Kárpov era un mal psicólogo. Es imposible memorizar un papel después de semejante reprimenda.
«¡Qué horror, qué horror! —pensaba yo—. ¿Para qué habré escrito esta pieza terrible! ¿Para qué la habré enviado al teatro? Atormentan a los actores, los obligan a aprenderse de memoria la sandez que inventé. Después la obra fracasará y los periódicos dirán: “Es una vergüenza que un teatro serio se ocupe de una tontería semejante cuando el pueblo pasa hambre”. Y después, cuando un domingo vaya a desayunar con mi abuela, me mirará con severidad y dirá: “Nos han llegado rumores sobre tus historias. Espero que no sea cierto”».
Sin embargo, iba a los ensayos. Me asombraba mucho que los actores me saludaran con afecto; yo creía que todos debían odiarme y despreciarme.
Kárpov reía a carcajadas:
—La desdichada autora se marchita y adelgaza cada día.
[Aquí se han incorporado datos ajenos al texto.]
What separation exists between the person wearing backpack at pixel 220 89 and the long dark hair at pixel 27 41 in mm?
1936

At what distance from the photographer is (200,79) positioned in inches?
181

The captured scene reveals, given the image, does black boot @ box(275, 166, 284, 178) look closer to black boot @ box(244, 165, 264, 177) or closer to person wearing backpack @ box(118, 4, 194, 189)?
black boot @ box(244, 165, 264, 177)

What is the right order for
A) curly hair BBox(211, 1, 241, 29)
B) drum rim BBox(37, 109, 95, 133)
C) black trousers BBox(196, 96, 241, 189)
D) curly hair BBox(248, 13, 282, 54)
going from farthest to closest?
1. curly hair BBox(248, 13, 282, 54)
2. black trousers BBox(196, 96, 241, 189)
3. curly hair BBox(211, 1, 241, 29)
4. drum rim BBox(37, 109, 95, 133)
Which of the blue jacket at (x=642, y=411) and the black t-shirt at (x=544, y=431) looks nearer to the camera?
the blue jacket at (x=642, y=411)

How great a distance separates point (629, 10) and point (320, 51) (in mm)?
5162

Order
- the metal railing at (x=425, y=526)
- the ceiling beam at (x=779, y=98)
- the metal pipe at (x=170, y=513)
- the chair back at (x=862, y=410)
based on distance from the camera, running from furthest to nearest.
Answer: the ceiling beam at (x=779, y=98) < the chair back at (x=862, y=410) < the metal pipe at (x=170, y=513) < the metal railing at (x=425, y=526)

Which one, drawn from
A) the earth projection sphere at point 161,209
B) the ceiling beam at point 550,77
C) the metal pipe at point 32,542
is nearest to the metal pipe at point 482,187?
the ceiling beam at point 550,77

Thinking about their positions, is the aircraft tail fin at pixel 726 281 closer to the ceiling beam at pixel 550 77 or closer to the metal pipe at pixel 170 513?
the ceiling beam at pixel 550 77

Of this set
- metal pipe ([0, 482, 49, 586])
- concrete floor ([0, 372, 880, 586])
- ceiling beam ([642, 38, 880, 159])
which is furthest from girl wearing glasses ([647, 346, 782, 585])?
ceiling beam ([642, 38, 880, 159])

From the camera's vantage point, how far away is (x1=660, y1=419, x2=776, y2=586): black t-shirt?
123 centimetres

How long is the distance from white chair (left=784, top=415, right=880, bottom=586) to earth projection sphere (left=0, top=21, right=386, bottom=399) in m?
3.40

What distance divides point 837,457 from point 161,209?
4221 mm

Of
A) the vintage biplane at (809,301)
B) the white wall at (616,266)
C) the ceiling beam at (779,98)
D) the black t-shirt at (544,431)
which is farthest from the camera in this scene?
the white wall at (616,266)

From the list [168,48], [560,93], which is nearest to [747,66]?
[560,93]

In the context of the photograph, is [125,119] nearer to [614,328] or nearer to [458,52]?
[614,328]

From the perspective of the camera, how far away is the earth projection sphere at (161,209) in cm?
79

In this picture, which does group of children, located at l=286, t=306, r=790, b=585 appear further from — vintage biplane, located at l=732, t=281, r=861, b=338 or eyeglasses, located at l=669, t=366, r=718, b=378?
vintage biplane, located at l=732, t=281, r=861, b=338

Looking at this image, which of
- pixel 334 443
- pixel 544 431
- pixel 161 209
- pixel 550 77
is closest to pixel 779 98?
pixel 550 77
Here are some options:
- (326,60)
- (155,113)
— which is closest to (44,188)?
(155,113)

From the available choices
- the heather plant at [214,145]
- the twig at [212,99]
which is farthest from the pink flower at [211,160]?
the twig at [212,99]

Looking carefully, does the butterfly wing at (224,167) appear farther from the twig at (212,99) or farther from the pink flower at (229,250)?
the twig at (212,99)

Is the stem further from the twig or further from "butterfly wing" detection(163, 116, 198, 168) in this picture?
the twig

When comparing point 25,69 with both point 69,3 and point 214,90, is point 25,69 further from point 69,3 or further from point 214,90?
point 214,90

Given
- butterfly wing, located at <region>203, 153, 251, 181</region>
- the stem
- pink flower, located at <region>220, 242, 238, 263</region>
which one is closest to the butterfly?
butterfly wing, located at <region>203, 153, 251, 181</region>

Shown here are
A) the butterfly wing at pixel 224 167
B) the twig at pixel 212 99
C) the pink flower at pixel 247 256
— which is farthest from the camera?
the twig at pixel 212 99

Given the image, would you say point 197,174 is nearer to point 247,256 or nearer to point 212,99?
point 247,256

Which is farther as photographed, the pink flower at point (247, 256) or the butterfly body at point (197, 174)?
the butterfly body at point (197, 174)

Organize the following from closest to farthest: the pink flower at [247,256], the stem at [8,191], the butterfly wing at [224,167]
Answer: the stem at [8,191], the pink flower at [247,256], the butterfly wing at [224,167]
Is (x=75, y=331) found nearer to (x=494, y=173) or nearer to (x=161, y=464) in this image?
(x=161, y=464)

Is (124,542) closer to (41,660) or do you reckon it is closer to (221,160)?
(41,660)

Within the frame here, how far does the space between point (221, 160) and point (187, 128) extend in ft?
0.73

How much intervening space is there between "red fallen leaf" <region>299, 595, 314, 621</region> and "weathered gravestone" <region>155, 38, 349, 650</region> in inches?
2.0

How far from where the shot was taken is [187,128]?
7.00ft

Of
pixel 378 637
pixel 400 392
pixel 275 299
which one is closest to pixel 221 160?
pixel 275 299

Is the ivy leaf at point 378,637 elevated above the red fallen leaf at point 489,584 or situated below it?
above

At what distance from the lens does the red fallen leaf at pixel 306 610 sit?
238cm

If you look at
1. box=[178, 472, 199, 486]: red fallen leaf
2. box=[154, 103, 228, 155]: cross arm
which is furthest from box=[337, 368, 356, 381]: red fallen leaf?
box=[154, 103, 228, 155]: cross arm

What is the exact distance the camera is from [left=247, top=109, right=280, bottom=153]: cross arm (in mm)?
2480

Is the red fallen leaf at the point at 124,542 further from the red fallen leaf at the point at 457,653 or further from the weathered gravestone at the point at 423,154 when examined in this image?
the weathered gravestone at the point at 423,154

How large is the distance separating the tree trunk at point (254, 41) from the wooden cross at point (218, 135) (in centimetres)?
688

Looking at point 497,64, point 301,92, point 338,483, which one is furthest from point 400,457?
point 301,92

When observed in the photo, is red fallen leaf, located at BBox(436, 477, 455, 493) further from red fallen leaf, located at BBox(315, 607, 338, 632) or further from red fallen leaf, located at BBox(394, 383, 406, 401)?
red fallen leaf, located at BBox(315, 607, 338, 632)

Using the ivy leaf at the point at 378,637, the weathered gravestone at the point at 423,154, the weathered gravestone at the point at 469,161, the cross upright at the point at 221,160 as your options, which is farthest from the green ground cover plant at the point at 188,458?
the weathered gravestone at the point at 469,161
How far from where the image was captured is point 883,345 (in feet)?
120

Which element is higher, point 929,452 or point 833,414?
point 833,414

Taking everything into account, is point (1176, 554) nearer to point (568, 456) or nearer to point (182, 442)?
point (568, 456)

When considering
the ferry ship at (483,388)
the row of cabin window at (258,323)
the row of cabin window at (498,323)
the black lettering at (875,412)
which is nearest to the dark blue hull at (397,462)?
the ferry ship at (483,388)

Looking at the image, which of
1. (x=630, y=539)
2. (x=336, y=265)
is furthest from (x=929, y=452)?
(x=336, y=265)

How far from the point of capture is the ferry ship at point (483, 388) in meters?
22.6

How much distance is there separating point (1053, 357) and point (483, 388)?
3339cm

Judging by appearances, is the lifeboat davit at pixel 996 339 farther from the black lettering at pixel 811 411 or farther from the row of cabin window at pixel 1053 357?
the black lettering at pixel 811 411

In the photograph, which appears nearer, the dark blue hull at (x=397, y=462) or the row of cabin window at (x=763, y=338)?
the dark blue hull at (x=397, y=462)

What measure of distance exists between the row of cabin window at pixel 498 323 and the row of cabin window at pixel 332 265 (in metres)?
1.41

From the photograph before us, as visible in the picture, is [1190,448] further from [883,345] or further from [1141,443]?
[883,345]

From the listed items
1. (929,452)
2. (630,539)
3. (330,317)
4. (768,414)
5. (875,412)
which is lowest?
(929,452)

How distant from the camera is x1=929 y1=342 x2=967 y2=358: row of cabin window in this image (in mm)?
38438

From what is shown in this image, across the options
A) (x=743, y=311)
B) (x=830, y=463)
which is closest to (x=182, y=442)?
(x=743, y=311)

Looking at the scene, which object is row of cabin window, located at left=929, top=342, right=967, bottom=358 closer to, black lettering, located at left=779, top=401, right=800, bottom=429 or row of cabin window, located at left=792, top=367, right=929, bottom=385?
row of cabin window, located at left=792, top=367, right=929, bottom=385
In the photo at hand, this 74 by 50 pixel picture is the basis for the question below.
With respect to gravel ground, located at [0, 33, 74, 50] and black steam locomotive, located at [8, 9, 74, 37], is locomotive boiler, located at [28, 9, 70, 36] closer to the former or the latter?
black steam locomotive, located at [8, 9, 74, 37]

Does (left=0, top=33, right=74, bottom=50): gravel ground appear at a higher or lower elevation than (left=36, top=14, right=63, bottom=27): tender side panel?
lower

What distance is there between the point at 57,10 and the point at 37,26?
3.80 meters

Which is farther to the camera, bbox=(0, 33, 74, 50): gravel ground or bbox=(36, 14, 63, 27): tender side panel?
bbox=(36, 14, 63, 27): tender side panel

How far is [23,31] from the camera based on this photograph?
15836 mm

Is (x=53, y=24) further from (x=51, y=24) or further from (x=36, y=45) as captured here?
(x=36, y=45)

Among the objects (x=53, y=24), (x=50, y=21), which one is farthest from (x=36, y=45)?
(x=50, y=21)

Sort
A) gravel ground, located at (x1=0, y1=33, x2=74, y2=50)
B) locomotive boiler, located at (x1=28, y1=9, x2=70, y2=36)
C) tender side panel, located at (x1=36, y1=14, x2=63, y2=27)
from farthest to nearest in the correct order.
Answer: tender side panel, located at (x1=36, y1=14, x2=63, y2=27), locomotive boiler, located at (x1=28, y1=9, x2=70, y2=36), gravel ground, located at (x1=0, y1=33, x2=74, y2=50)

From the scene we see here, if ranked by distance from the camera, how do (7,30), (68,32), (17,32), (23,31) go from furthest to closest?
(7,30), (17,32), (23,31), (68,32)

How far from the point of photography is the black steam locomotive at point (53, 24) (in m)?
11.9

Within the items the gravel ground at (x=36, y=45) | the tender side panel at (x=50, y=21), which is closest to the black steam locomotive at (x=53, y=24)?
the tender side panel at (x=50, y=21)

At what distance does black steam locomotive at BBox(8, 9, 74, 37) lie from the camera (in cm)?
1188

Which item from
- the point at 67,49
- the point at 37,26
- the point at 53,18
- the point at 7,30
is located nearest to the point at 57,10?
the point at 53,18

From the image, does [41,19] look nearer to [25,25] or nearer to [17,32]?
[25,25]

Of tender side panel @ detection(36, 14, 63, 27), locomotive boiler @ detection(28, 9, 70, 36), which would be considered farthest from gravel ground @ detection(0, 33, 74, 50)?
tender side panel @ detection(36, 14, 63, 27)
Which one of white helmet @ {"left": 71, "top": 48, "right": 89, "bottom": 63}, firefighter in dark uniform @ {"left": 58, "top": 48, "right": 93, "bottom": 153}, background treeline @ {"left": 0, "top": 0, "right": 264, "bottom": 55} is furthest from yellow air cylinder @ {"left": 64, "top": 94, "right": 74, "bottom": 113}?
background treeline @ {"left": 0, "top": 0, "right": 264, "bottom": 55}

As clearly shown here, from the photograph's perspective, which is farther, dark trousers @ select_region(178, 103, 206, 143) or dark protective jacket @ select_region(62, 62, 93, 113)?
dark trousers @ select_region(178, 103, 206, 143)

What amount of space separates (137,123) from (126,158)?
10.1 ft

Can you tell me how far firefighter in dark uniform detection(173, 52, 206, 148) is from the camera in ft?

La «desdichada autora» callaba y trataba de no llorar. Y sobrevino lo inevitable. Sobrevino el estreno del espectáculo.
«¿Voy o no voy?».
Decidí ir, pero colarme en las últimas filas para que nadie me viera. Es que Kárpov era muy enérgico. Si la obra fracasaba, podía salir de detrás de bastidores y espetarme sin más: «¡Largo de aquí, estúpida!».
Mi obrita la juntaron con un bodrio largo y tedioso de cuatro actos de un autor primerizo.
El público bostezaba, se aburría, silbaba de vez en cuando.
Al fin, después de los últimos silbidos y del entreacto, el telón se alzó, como suele decirse, y mis personajes empezaron a cotorrear.
«¡Qué horror! ¡Qué vergüenza!», pensé.
Pero el público rio una vez, luego otra y empezó a divertirse. Me olvidé enseguida de que yo era la autora y me reí junto con los demás cuando la cómica viejita Iáblochkina, que representaba a una general, marchó por el escenario en uniforme y reprodujo con los labios los toques militares. Los actores eran buenos en general e interpretaron la obrita a la perfección.
—¡Que salga el autor! —gritaron desde el público— ¡Que salga el autor!
¿Qué debía hacer?
Levantaron el telón. Los actores saludaron. Dieron a entender que buscaban al autor.
Yo salté de mi butaca y corrí por el pasillo en dirección a los bastidores. En ese momento, bajaron el telón y me volví. Pero el público volvió a pedir por el autor, y otra vez levantaron el telón, los actores saludaron y alguien gritó con voz amenazante en el escenario: «Pero ¿dónde está la autora?». Salí otra vez despedida hacia los bastidores, pero volvieron a bajar el telón. Mi correteo por el pasillo duró hasta que alguien desgreñado (después supe que fue A. R. Kugel) me agarró de la mano y vociferó:
—¡Pues aquí está, demonios!
Pero entonces el telón, levantado ya por sexta vez, bajó definitivamente y el público empezó a dispersarse.
Al día siguiente conversé por primera vez en mi vida con un periodista que vino a visitarme. Me entrevistaron.
—¿En qué está trabajando ahora?
—Estoy cosiendo unos zapatos para la muñeca de mi sobrina…
—Hum… ¡Ajá! ¿Y qué significa su seudónimo?
—Es… el nombre de un estúp… es decir, es un apellido.
—Me dijeron que lo ha tomado de Kipling.
¡Salvada! ¡Salvada! ¡Salvada! De veras, en Kipling aparece ese nombre. Y, también en Trilby hay una canción que dice:
Taffy was a walesman,
Taffy was a thief…
De golpe recordé todo.
—¡Pues sí, claro, de Kipling!
En los periódicos apareció mi fotografía con la firma «Taffy».
Fin. No hubo retirada.
Así quedó todo.
[1] Nombres de escritores famosos cuyos seudónimos significan «amargo, «pobre» y «vagabundo» respectivamente. [N. del T.]